Data ingestion
Data ingestion consists of 3 steps:
- Transforming metadata (including phenotypic data).
- Transforming genomic variations (VCF).
- Load data into MongoDB.
Important
Here we will give you an overview of the tree steps. For an in depth explanation, please follow this tutorial.
1 - Transforming metadata (including phenotypic data)
The overall idea is that the B2RI will facilitate transforming your data (sequencing methodology, bioinformatics tools, phenotypic data, etc.) to the format of the Beacon v2 Models.
The Beacon v2 Models define the default data structure (or schema) for the biological data responses. The Models are defined using JSON Schema and the information is structured in a hierarchical form. The schemas consist of multiple properties or terms (a.k.a., objects).
We have chosen MongoDB as a de facto database as it works directly with JSON files. This way, we can store the data directly in the database according to the Beacon v2 Models and provide responses (Beacon v2 compliant) without the need of re-mapping the data at the API level.
About alternative response schemas for biological data
A priori, Beacon v2 specification allows for alternative schemas for the responses (e.g., Phenopackets). At this time (Apr-2022), this option is not supported by the Beacon v2 API.
2 - Transforming genomic variations (VCF)
For genomic data, the B2RI has a tool that takes as input a VCF file and uses BCFtools and SnpEff and SnpSift to annotate it. Once annotated, the tool transforms VCF data to the genomicVariations
entry type in the Beacon v2 Models and serializes it to a JSON file.
3 - Load data into MongoDB
Once transformed, the JSON files conform what we call the Beacon Friendly Format (BFF).
The last step is loading the BFF files into a MongoDB instance.

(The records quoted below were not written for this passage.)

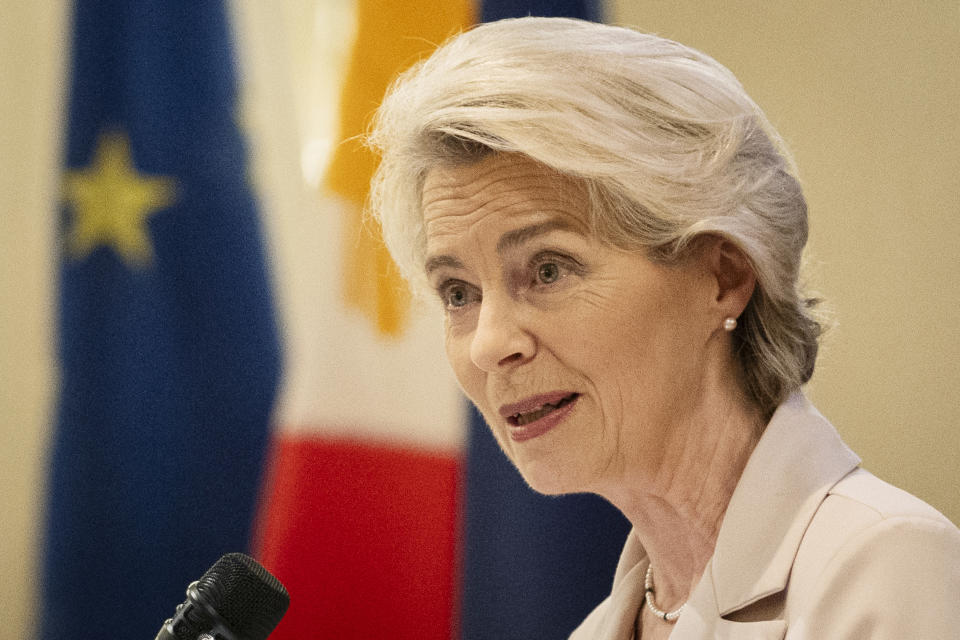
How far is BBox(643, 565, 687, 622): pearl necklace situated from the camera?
1425 millimetres

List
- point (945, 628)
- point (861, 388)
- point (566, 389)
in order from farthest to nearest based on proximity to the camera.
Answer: point (861, 388) < point (566, 389) < point (945, 628)

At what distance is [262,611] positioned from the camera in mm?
1047

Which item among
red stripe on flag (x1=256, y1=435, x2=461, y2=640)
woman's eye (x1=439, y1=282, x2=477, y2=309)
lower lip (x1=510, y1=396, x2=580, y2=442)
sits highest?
woman's eye (x1=439, y1=282, x2=477, y2=309)

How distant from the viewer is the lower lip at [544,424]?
51.4 inches

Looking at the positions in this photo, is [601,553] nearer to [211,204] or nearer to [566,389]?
[566,389]

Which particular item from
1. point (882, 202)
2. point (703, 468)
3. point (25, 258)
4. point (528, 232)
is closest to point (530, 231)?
point (528, 232)

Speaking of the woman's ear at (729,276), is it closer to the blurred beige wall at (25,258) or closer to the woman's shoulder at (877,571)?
the woman's shoulder at (877,571)

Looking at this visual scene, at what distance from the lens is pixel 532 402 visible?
1.32 metres

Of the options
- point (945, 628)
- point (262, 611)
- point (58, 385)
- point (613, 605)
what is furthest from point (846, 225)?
point (58, 385)

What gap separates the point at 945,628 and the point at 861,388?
3.29 ft

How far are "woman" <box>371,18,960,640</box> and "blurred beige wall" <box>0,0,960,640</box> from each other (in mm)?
523

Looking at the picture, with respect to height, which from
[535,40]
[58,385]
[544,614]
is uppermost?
[535,40]

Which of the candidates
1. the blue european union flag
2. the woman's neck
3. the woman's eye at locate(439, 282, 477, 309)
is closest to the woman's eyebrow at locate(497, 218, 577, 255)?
the woman's eye at locate(439, 282, 477, 309)

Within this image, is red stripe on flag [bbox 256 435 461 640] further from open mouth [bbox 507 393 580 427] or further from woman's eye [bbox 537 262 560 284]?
woman's eye [bbox 537 262 560 284]
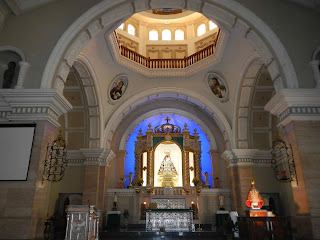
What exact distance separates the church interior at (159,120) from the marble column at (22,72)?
0.03 meters

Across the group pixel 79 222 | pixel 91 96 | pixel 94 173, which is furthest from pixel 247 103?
pixel 79 222

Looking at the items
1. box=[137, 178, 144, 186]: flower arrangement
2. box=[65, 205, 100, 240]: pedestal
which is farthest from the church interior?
box=[137, 178, 144, 186]: flower arrangement

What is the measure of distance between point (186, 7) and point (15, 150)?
6.64m

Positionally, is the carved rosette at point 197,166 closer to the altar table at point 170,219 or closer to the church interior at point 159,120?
the church interior at point 159,120

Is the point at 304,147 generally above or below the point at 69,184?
above

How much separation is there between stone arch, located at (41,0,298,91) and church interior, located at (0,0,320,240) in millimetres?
39

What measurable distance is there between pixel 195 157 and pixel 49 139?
968cm

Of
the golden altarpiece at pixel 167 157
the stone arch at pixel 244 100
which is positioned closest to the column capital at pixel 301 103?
the stone arch at pixel 244 100

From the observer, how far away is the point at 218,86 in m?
13.8

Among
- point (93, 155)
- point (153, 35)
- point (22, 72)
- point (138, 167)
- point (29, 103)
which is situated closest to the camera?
point (29, 103)

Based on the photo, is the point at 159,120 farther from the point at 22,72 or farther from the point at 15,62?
the point at 22,72

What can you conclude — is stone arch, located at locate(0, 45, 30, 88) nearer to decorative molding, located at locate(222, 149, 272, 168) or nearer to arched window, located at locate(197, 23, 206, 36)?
decorative molding, located at locate(222, 149, 272, 168)

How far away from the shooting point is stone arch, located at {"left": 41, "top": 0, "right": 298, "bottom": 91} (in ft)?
25.7

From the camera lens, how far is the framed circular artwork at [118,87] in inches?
535
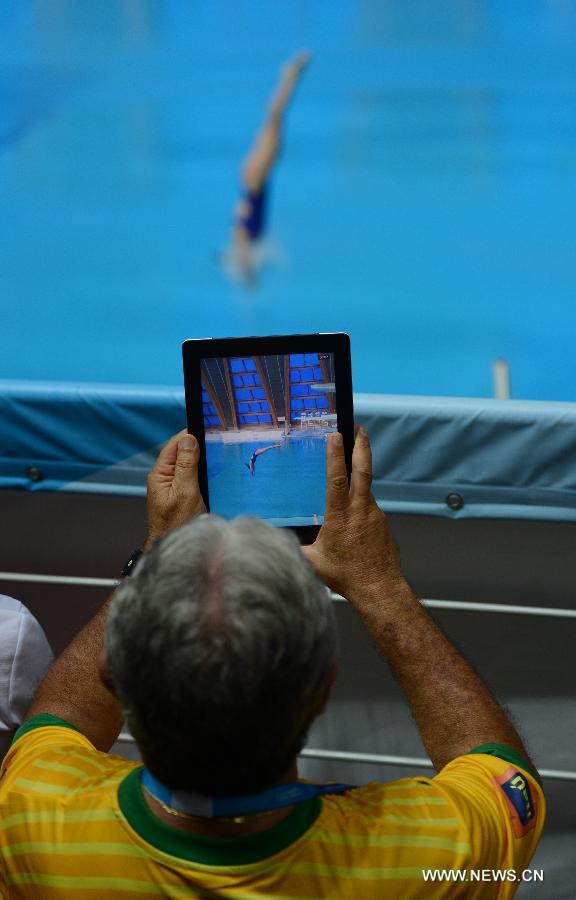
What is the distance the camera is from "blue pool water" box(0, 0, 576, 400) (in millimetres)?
3008

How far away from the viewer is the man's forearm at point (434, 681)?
0.75m

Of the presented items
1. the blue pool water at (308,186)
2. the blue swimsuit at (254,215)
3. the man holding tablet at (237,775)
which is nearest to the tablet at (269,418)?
the man holding tablet at (237,775)

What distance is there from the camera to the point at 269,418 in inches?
40.9

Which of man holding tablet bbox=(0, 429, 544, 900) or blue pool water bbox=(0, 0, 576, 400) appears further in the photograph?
blue pool water bbox=(0, 0, 576, 400)

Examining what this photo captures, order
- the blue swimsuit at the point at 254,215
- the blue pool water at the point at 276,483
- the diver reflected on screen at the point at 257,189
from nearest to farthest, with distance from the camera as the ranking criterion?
1. the blue pool water at the point at 276,483
2. the diver reflected on screen at the point at 257,189
3. the blue swimsuit at the point at 254,215

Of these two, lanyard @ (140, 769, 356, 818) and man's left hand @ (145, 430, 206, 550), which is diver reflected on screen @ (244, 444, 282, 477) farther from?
lanyard @ (140, 769, 356, 818)

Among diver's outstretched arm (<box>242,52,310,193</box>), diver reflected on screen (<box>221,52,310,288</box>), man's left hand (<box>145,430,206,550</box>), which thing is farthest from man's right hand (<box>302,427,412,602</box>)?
diver's outstretched arm (<box>242,52,310,193</box>)

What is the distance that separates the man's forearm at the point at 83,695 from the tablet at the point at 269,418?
23 cm

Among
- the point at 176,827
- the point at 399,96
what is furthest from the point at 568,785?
the point at 399,96

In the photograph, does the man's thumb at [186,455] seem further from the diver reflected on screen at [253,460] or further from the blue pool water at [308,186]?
the blue pool water at [308,186]

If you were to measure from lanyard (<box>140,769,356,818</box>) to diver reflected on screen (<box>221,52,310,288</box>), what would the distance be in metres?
2.99

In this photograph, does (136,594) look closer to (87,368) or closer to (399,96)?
(87,368)

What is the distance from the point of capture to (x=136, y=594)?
1.89ft

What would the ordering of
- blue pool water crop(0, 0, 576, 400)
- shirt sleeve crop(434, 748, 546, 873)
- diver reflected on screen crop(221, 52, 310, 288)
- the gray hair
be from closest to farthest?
1. the gray hair
2. shirt sleeve crop(434, 748, 546, 873)
3. blue pool water crop(0, 0, 576, 400)
4. diver reflected on screen crop(221, 52, 310, 288)
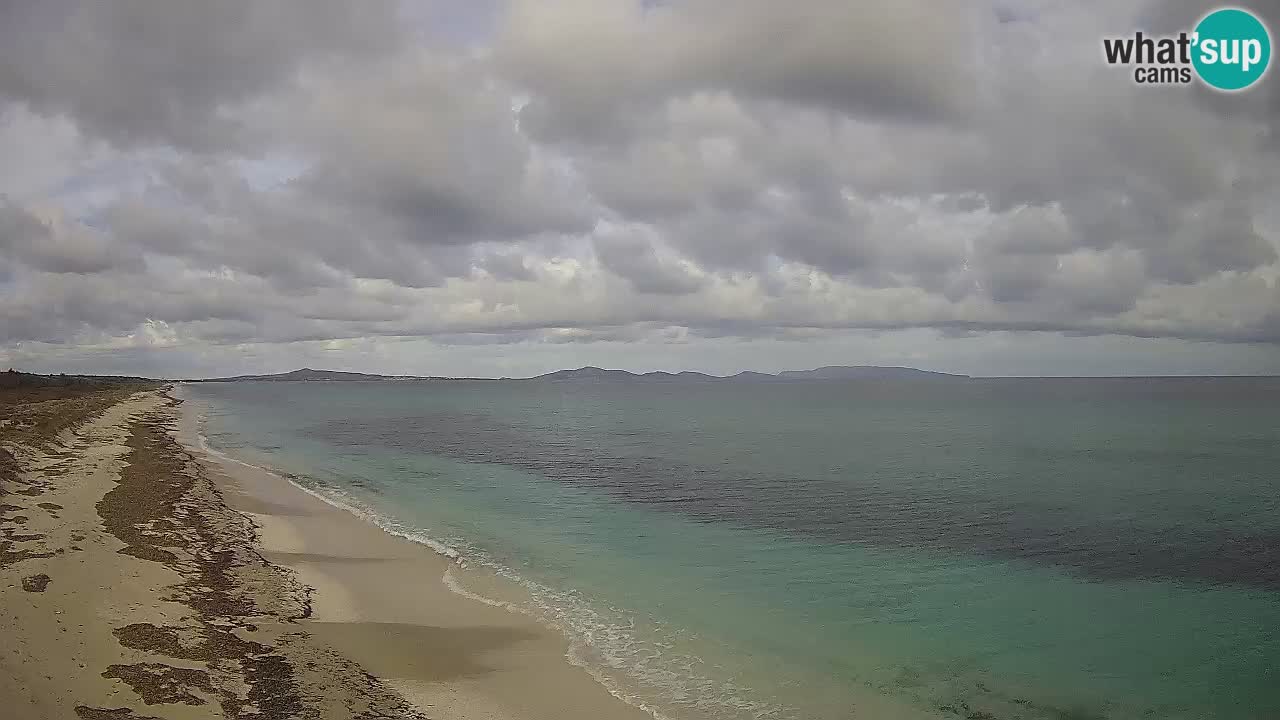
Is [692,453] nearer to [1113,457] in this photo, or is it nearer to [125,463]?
[1113,457]

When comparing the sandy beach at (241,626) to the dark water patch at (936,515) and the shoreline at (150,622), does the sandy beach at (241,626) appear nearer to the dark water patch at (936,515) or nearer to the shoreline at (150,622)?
the shoreline at (150,622)

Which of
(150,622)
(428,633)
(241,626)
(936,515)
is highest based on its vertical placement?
(150,622)

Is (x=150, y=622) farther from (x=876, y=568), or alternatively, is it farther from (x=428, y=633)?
(x=876, y=568)

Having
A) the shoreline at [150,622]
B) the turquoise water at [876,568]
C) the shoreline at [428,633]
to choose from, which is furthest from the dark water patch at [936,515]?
the shoreline at [150,622]

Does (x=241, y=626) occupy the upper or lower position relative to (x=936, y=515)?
upper

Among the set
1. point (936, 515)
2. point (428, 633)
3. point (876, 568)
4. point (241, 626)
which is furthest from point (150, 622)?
point (936, 515)

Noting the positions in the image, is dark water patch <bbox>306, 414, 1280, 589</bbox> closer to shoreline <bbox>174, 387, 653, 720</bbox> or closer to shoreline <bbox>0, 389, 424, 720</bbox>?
shoreline <bbox>174, 387, 653, 720</bbox>

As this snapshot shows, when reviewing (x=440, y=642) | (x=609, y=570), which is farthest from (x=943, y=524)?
(x=440, y=642)

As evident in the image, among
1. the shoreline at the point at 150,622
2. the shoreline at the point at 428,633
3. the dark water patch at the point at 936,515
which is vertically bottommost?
the dark water patch at the point at 936,515
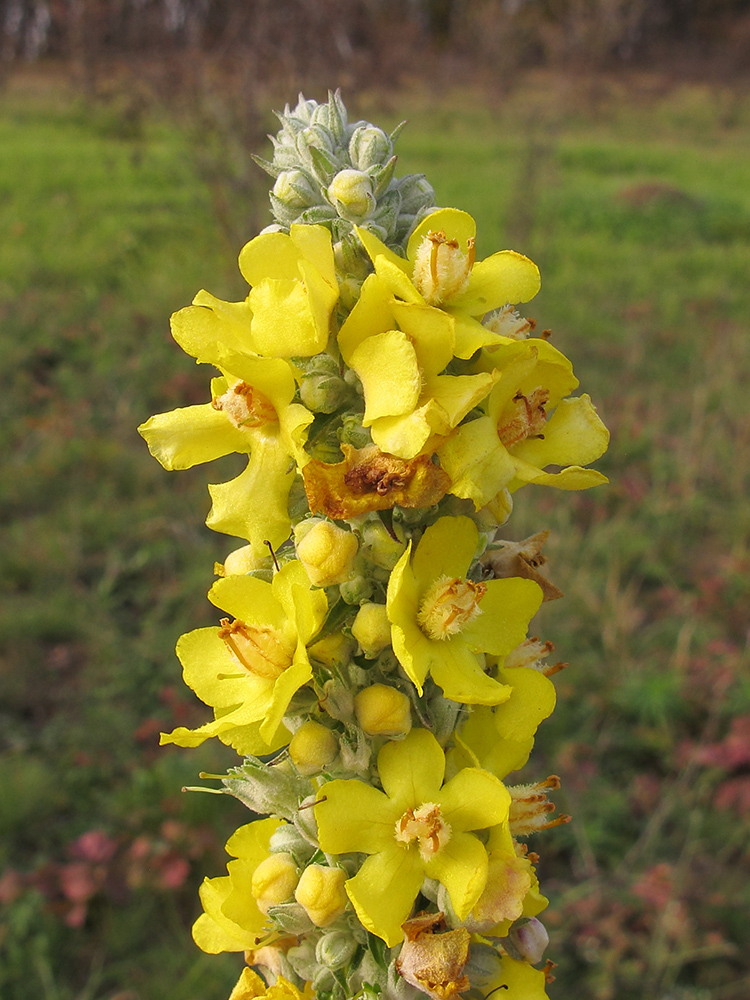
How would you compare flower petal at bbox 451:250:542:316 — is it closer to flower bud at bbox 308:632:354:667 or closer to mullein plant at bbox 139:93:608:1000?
mullein plant at bbox 139:93:608:1000

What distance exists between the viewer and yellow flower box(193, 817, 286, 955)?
1191 mm

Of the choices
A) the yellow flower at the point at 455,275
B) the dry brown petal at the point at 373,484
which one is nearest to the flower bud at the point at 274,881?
the dry brown petal at the point at 373,484

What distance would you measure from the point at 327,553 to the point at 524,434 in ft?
1.03

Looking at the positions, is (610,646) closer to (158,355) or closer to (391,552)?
(391,552)

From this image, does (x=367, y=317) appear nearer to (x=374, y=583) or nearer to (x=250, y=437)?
(x=250, y=437)

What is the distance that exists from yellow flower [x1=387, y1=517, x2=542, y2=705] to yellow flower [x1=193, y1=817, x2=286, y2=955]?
377 millimetres

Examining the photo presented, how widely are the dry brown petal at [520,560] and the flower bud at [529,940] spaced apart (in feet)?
1.50

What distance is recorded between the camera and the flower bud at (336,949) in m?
1.11

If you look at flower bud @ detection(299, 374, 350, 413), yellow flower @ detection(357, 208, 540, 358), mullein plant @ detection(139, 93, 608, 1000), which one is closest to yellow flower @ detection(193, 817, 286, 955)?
mullein plant @ detection(139, 93, 608, 1000)

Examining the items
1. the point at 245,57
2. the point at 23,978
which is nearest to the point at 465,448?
the point at 23,978

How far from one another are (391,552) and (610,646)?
3330mm

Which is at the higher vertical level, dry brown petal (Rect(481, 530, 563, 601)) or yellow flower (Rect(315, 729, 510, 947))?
dry brown petal (Rect(481, 530, 563, 601))

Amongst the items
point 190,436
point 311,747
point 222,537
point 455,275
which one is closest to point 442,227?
point 455,275

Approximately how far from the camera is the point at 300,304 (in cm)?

The B2RI has a tool that loads BFF files to MongoDB. Once loaded, we will refer to them as collections.
Included utilities
The data ingestion tools include a few utilities that will help you with data processing and beyond:
BFF Genomic Variations Browser
Important
BFF Genomic Variations Browser is not a full UI for Beacon v2 as it does not allow for cross-queries to other collections (e.g., individuals).
BFF Genomic Variations Browser enables user-friendly visualization of genomicVariations
documents (stored as a JSON array) via dynamic tables embedded in HTML.
The browser's developer has first-hand experience in Clinical Genomics and thought that the HTML will be a nice addition for some users.
BFF Genomic Variations Browser only displays a subset o variants (i.e., those having HIGH value on the Annotation Impact field).
The variants are displayed as HMTL-tabs from gene lists (a.k.a. gene panels). These gene panels are plain text files consisting of one column (name of genes). The extension is '.lst'. By default, they're located under $beacon_path/browser/data
, but you can specify a different location via the parameter paneldir
in the config.yaml
file. Feel free to create and add your own panels.
BFF Genomic Variations Browser will display the filtered variants according to all .lst
files in paneldir
folder.
The resulting HTML are local. They load a local JSON file and display it as a searchable table.
The table allows for columns re-ordering and the search box accepts complex regex e.g. rs12(3|4) (tp53|ace2) splice
.
Now, importing local JSON files (w/ AJAX) is restricted by web browsers (by default). It's a security thing and makes sense most of the times. However, it has no sense here and thus we will bypass this "functionality". It's harmless.
To overcome this issue we provide several alternatives, ranked by the level of difficulty.
1 - The simplest option is to use chromium-browser from the command line and add the flag --allow-file-access-from-files
, like this:
$ sudo apt install chromium-browser # To install chromium in Debian-based distribution
$ cd beacon_XXX/browser # where XXX is the job ID
$ chromium-browser --allow-file-access-from-files XXX.html
2 - The second simplest option is to use firefox and disable the restriction with the boolean privacy.file_unique_origin
located in about:config
(address bar).
3 - The third option is to load the HTML via http(s) protocol. There are quite a few ways of doing this (w/o resorting to apache2/nginx).
Below I am displaying a few:
- With Php
$ php -S localhost:8000
- With Ruby
$ ruby -run -e httpd . -p 8080
- With Python 3
python3 -m http.server
- Others
Mojolicius, Node.js and other web frameworks also allow for this.